STOCKHOLM (Reuters) - A submarine wreck discovered off the eastern coast of Sweden probably dates from World War One rather than last year when the military hunted for a suspected Russian submersible, the Swedish armed forces said on Tuesday.
Monday’s announcement by shipwreck hunters made headlines in Sweden, coming less than a year after its navy searched for a suspected Russian submarine sighted near Stockholm in what as the country’s biggest military mobilization since the Cold War.
The military said in a statement that the find was likely a Russian submarine that sank in 1916. It had collided with a Swedish ship in poor visibility, killing all 18 crew members, local media said.
The shipwreck hunters’ company, Ocean X Team, had sent underwater footage of the wreck to the Swedish military.
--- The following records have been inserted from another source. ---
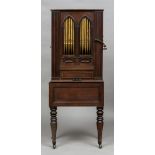 A 19th century barrel organ The hinged rectangular top above the gilt decorated typed front,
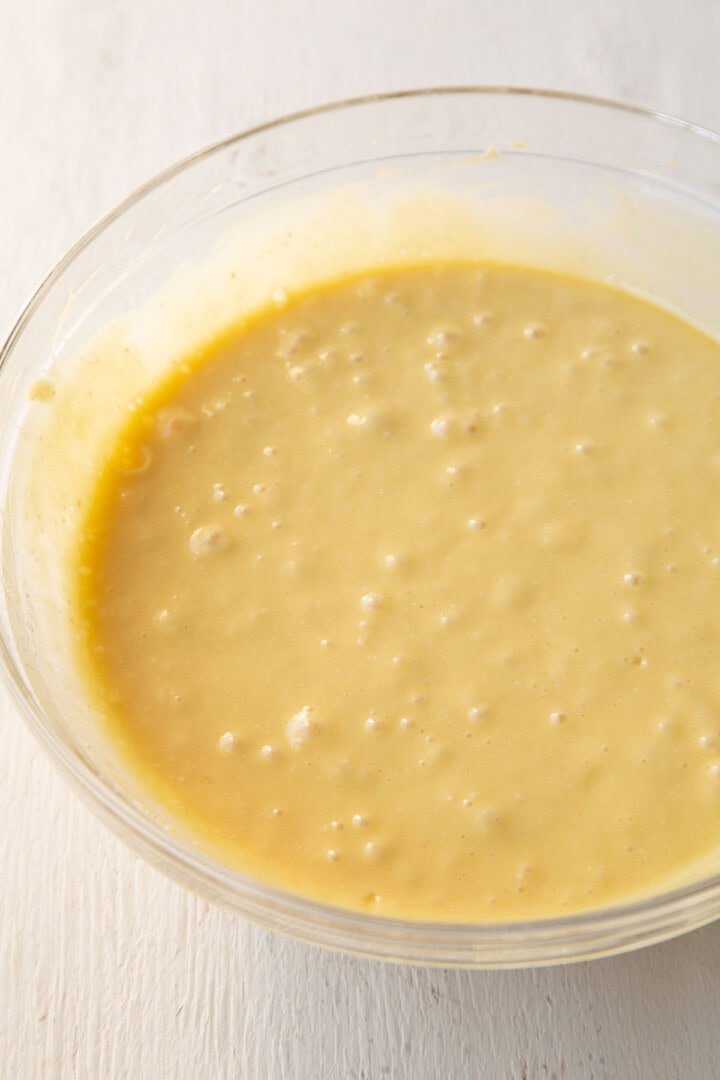 yellow cake batter in a glass bowl.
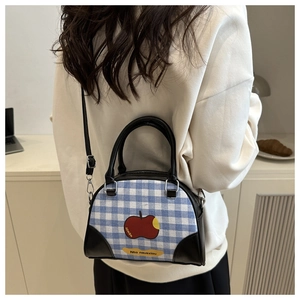 Detail of blue plaid crossbody bag with red apple print worn by model for scale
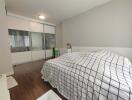 Bedroom with checkered bedding and sliding wardrobe doors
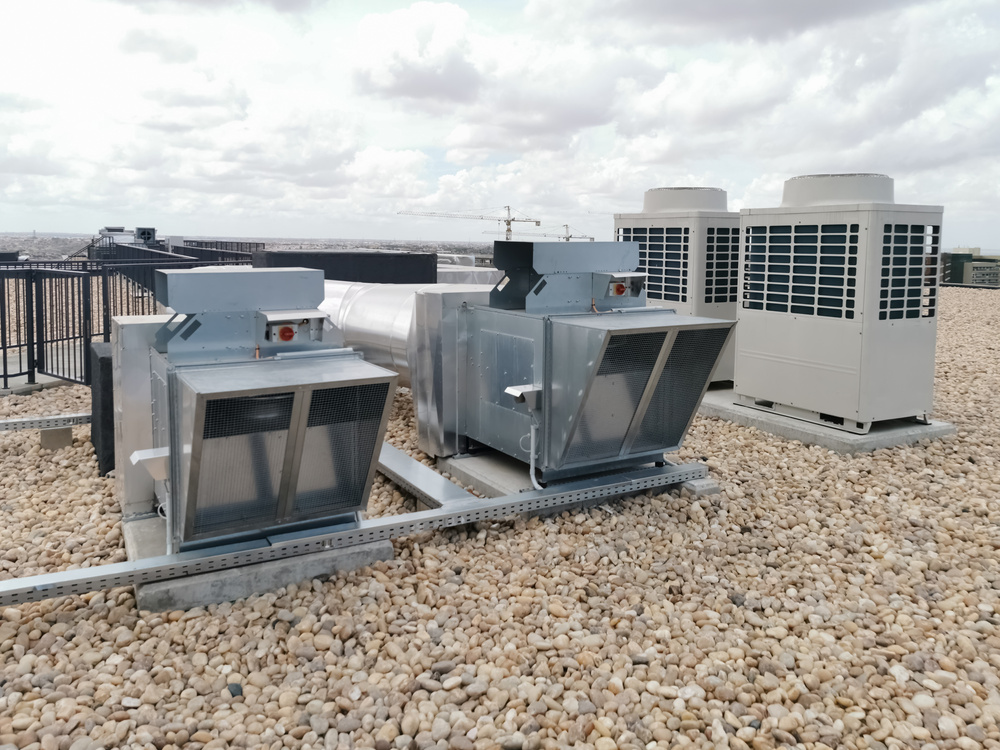 View of air ventilation ducts, extraction and insufflation, HVAC system, and exterior AC units on the building roof.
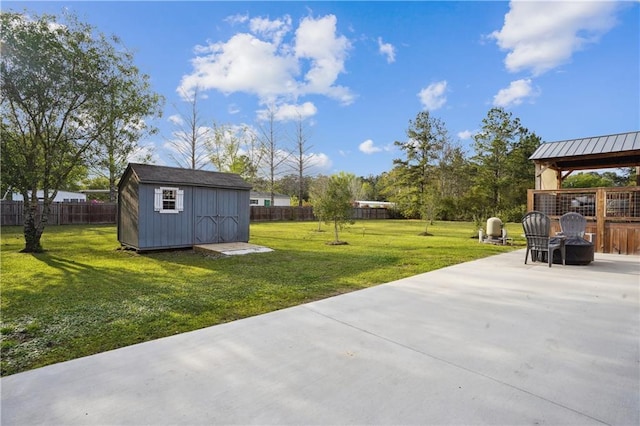 view of yard featuring a gazebo, a shed, and a patio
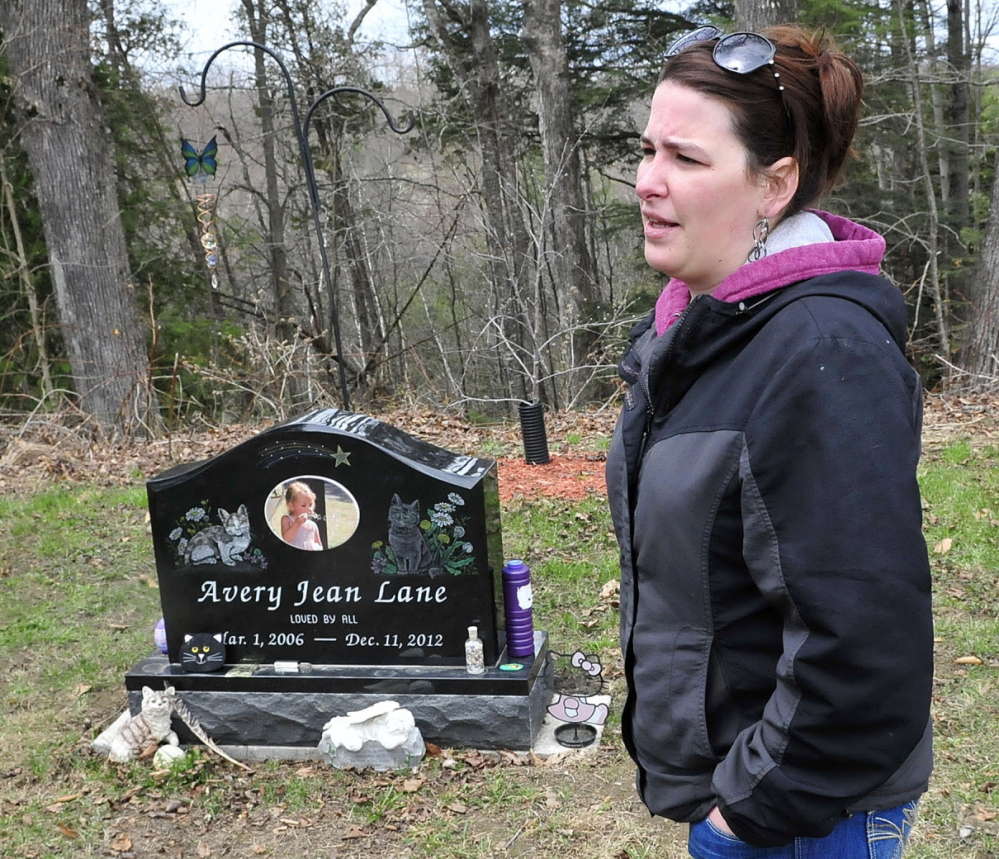 Tabitha Souzer, Avery Lane’s mother, speaks at her daughter’s grave at the Friend’s Cemetery in Fairfield on Tuesday. Souzer said the grave has been vandalized three times.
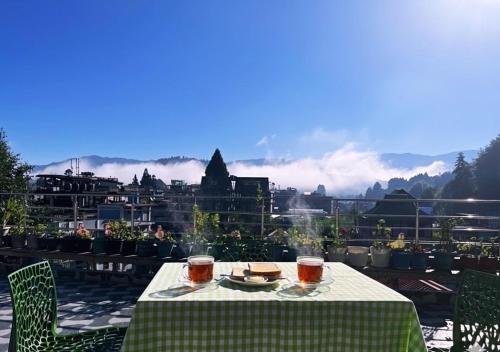 a table with a plate of food and drinks on a balcony at Flat 9-RJ Shant Apartment &Homestay in Hāpoli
Cyrillic letters on the hull indicated it was Russian, according to Ocean X Team.
“I am 99.9 percent sure it’s from 1916, but the next step is to go down again and confirm it,” Dennis Asberg, a partner in Ocean X Team told Reuters.
Concerns about possible incursions by Russian submarines have increased as relations between Moscow and the West have worsened due to the Kremlin’s support for pro-Russian separatists in Ukraine.
During the four-decade Cold War that ended in 1990, the Swedish navy repeatedly chased suspected Soviet submarines along its coast with depth charges.
In 1981, in an incident known as “Whiskey on the Rocks,” a Soviet Whiskey-class submarine was stranded near a naval base deep inside Swedish waters after it ran aground, causing a diplomatic standoff.